You'll definitely always correctly get "New" if you've never seen the item's hash before. You'll definitely always correctly get "Not New" if you've only seen the item's hash when you've seen the same item. The only time you'll get "New" when the correct answer is "Not New" is if you see item A, then see item B, then see item A again, and both A and B hash to the same thing. Importantly, you can never get "Not New" incorrectly.

Answer 4

In the case where the universe of items is finite, then yes: just use a bloom filter that records which elements are out of the set, rather than in the set. (I.e., use a bloom filter that represents the complement of the set of interest.)
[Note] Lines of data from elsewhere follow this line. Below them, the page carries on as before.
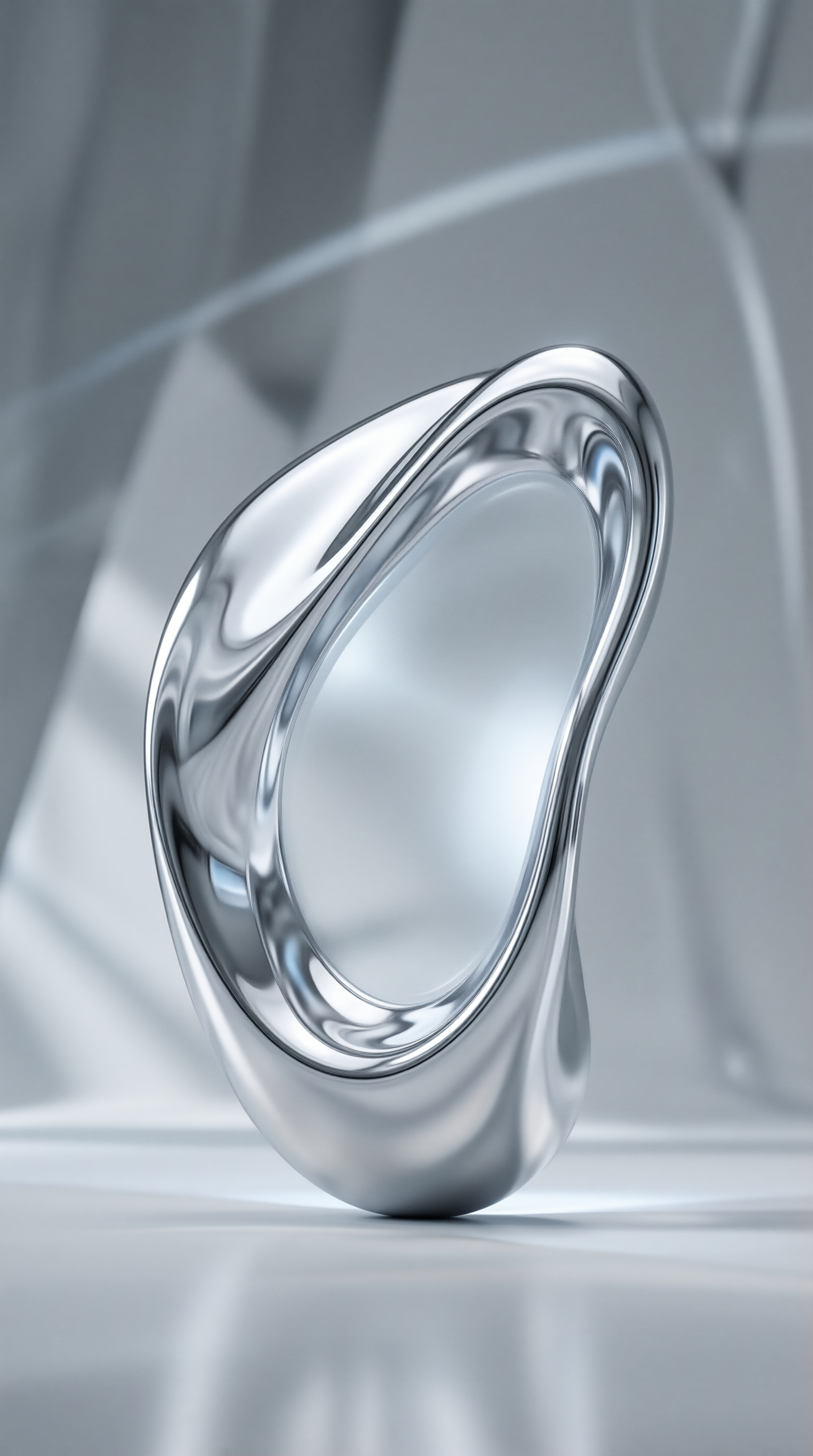 Silver Metallic Ring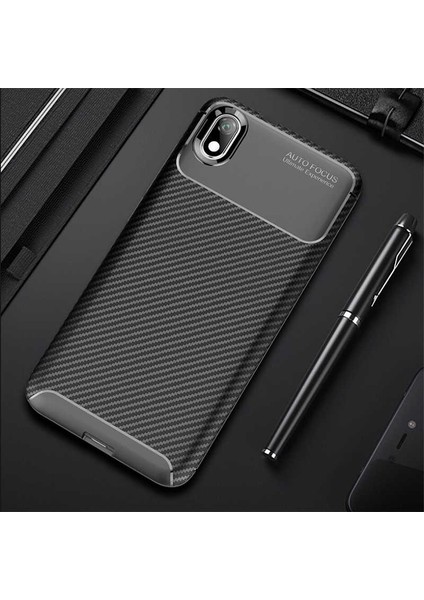 Xiaomi Redmi 7A Kılıf Karbon Koruyucu Yumuşak Silikon Nero Kapak
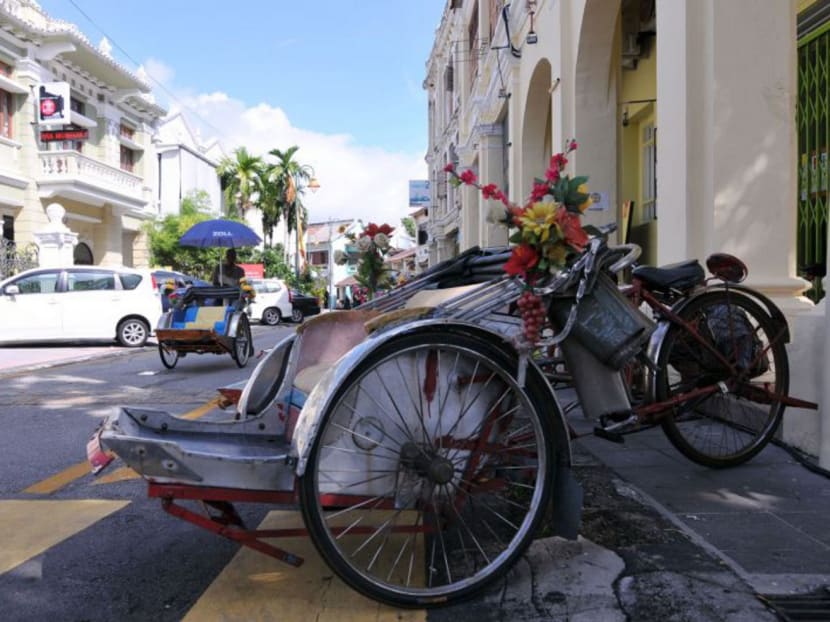 The Penang trishaw is no longer a mode of transport for locals. Most of its customers are tourists. Photo: Malay Mail Online
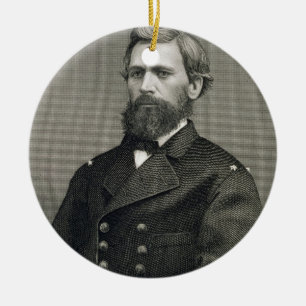 Ornement En Céramique Oliver Otis Howard (1830-1909), gravé par Robert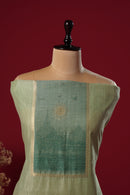 Opal Green Muga Cotton Suit Piece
A place where this is useful is to allow a limited form of deletion. You keep two bloom filters. They start out empty. As you insert elements you insert them into bloom filter A. If you later want to delete an element you insert that element into bloom filter B. There is no way to undelete. To do a lookup you first lookup in bloom filter A. If you find no match, the item was never inserted (with probability 1). If you do find a match the element may (or may not) have been inserted. In that case you do a lookup in bloom filter B. If you find no match, the item was never deleted. If you do find a match in bloom filter B, the item was probably inserted and then deleted.

This doesn't really answer your question, but, in this limited case, bloom filter B is performing exactly the "anti-bloom filter" behavior you are seeking.

Real Bloom filter researchers use much more efficient ways of representing deletion, see Mike Mitzenmacher's publication's page.

Answer 5

I just want to add in here, that if you are in the fortunate situation, that you know all of the values $v_i$ that you might possibly see; then you can use a counting bloom filter.

An example might be ip-addresses, and you want to know every time one appears that you have never seen before. But it is still a finite set, so you know what you can expect.

The actual solution is simple:

1. Add all your items to the counting bloom filter.
2. When you see a new item, it will have values $\ge1$ in all slots.
3. After seeing an actual new item, subtract it from the filter.

So you might have 'false positives' values that were actually old, but recognized as new. However you will never get 'not new' for a new value, since its value will still be in all the slots, and nobody else could have taken that away.